Psychiatr Serv 60:601-610, May 2009
doi: 10.1176/appi.ps.60.5.601
© 2009 American Psychiatric Association
Medicaid Prescription Drug Policies and Medication Access and Continuity: Findings From Ten States
Joyce C. West, Ph.D., M.P.P.,
Joshua E. Wilk, Ph.D.,
Donald S. Rae, M.A.,
Irvin S. Muszynski, J.D.,
Maritza Rubio Stipec, Sc.D.,
Carol L. Alter, M.D.,
Karen E. Sanders, M.S.,
Stephen Crystal, Ph.D. and
Darrel A. Regier, M.D., M.P.H.
Dr. West, Mr. Rae, Dr. Rubio Stipec, and Dr. Regier are affiliated with the American Psychiatric Institute for Research and Education Psychiatric Practice Research Network, and Mr. Muszynski and Ms. Sanders are with the Division of Healthcare, Systems, and Finance, all at the American Psychiatric Association, 1000 Wilson Blvd., Arlington, VA 22209 (e-mail: jwest{at}psych.org). Dr. Wilk is with the Division of Psychiatry and Neuroscience, Walter Reed Army Institute of Research, Silver Spring, Maryland. Dr. Alter is with the Department of Psychiatry, Georgetown University, Washington, D.C. Dr. Crystal is with the Center for Pharmacotherapy, Rutgers University, New Brunswick, New Jersey.
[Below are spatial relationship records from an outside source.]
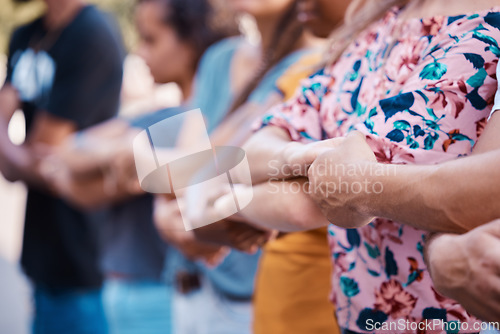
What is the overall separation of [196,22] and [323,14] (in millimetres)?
1022

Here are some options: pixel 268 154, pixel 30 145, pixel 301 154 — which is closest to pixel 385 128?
pixel 301 154

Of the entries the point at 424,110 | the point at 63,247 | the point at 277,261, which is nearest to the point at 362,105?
the point at 424,110

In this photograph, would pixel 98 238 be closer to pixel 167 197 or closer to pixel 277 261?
pixel 167 197

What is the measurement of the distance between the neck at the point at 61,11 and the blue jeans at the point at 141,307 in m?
1.31

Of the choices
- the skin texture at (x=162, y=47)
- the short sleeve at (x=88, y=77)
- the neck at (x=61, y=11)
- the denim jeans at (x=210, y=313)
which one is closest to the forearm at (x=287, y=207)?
the denim jeans at (x=210, y=313)

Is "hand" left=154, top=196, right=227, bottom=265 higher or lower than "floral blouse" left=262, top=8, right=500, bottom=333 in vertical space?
lower

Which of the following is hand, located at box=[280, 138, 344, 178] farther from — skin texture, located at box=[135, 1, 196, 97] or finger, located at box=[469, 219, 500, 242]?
skin texture, located at box=[135, 1, 196, 97]

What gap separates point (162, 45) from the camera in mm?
2449

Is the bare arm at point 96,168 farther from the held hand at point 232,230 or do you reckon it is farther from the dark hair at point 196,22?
the held hand at point 232,230

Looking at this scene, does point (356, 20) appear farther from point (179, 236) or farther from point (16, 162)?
point (16, 162)

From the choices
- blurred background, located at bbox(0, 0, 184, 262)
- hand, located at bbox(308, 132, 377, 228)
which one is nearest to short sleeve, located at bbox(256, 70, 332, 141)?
hand, located at bbox(308, 132, 377, 228)

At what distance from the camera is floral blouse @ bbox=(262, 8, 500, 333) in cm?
84

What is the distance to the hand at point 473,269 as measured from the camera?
2.02ft

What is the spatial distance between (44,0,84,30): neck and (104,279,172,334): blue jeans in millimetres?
1306
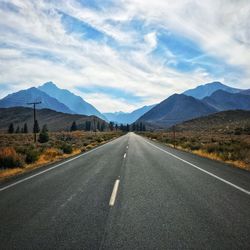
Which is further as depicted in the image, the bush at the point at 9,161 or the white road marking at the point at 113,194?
the bush at the point at 9,161

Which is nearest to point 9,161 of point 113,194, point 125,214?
point 113,194

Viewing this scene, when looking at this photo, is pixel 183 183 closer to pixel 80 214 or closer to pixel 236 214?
pixel 236 214

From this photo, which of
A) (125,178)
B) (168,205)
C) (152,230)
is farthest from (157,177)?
(152,230)

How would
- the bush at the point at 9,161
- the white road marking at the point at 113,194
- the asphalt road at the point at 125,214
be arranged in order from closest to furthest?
the asphalt road at the point at 125,214 < the white road marking at the point at 113,194 < the bush at the point at 9,161

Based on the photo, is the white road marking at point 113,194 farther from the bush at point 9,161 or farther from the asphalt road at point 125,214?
the bush at point 9,161

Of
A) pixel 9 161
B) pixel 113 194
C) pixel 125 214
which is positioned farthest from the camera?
pixel 9 161

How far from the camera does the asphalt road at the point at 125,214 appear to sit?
4.74m

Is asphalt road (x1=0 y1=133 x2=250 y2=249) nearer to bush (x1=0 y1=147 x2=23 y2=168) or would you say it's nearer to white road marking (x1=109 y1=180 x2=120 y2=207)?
white road marking (x1=109 y1=180 x2=120 y2=207)

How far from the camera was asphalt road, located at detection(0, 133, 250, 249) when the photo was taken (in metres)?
4.74

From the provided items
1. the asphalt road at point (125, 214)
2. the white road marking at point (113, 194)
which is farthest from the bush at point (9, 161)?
the white road marking at point (113, 194)

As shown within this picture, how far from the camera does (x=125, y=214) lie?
20.6 ft

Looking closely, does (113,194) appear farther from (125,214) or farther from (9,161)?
(9,161)

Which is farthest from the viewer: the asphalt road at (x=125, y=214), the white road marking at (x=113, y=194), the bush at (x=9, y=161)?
the bush at (x=9, y=161)

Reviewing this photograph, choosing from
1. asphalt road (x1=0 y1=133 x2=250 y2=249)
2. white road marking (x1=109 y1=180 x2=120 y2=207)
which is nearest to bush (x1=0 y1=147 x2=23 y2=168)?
asphalt road (x1=0 y1=133 x2=250 y2=249)
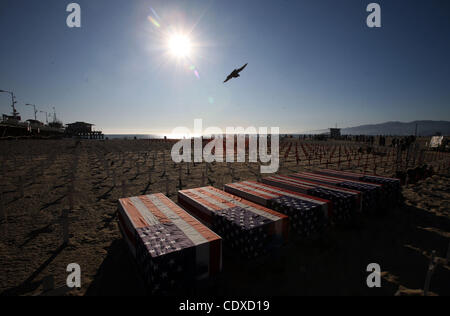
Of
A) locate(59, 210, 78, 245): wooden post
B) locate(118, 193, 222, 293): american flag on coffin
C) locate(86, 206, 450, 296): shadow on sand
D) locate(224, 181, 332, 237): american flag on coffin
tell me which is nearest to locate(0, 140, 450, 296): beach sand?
locate(86, 206, 450, 296): shadow on sand

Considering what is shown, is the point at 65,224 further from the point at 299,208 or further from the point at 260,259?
the point at 299,208

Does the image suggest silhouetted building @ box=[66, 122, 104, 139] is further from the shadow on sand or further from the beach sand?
the shadow on sand

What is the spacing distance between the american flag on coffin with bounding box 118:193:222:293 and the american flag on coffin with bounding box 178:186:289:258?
2.45ft

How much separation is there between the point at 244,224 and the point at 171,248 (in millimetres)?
1799

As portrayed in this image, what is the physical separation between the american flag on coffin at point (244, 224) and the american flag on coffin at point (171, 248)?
746 mm

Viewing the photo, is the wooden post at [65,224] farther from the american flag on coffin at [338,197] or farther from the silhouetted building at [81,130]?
the silhouetted building at [81,130]

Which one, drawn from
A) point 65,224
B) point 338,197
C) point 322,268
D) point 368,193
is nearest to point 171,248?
point 322,268

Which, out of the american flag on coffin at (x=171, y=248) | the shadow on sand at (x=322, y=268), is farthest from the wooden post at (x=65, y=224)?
the american flag on coffin at (x=171, y=248)

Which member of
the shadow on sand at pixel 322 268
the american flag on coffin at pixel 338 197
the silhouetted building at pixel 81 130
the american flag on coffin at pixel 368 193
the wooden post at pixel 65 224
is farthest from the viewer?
the silhouetted building at pixel 81 130

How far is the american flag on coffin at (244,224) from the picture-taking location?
4473mm

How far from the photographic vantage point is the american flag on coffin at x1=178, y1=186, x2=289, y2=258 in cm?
447
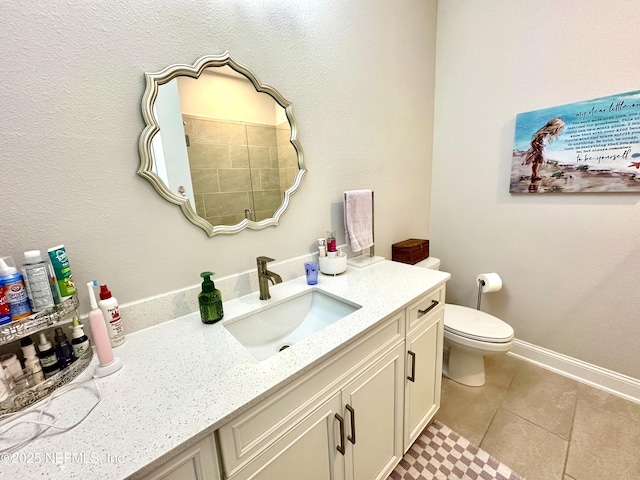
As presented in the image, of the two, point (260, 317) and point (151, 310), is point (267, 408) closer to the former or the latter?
point (260, 317)

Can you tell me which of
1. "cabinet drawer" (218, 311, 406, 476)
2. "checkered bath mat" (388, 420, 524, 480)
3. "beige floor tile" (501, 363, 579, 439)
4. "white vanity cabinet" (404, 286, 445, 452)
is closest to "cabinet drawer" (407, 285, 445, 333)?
"white vanity cabinet" (404, 286, 445, 452)

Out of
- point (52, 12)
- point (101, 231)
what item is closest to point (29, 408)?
point (101, 231)

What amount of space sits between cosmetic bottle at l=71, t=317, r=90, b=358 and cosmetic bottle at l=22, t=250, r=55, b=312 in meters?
0.10

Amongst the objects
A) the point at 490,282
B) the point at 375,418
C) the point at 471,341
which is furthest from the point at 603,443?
the point at 375,418

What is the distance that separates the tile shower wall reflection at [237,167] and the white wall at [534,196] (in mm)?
1443

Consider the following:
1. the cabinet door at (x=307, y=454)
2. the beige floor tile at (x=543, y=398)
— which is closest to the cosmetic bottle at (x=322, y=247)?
the cabinet door at (x=307, y=454)

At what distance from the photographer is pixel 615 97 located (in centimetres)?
135

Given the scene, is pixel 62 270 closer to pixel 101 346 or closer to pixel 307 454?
pixel 101 346

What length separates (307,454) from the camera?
0.76 meters

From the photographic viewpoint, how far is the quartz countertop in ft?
1.53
OBJECTIVES: The aims of this study were to compare medication access problems among psychiatric patients in ten state Medicaid programs, assess adverse events associated with medication access problems, and determine whether prescription drug utilization management is associated with access problems and adverse events. METHODS: Psychiatrists from the American Medical Association's Masterfile were randomly selected (N=4,866). Sixty-two percent responded; 32% treated Medicaid patients and were randomly assigned a start day and time to report on two Medicaid patients (N=1,625 patients). RESULTS: A medication access problem in the past year was reported for a mean±SE of 48.3%±2.0% of the patients, with a 37.6% absolute difference between states with the lowest and highest rates (p<.001). The most common access problems were not being able to access clinically indicated medication refills or new prescriptions because Medicaid would not cover or approve them (34.0%±1.9%), prescribing a medication not clinically preferred because clinically indicated or preferred medications were not covered or approved (29.4%±1.8%), and discontinuing medications as a result of prescription drug coverage or management issues (25.8%±1.6%). With patient case mix adjusted to control for sociodemographic and clinical confounders, patients with medication access problems had 3.6 times greater likelihood of adverse events (p<.001), including emergency visits, hospitalizations, homelessness, suicidal ideation or behavior, or incarceration. Also, all prescription drug management features were significantly associated with increased medication access problems and adverse events (p<.001). States with more access problems had significantly higher adverse event rates (p<.001). CONCLUSIONS: These associations indicate that more effective Medicaid prescription drug management and financing practices are needed to promote medication continuity and improve treatment outcomes.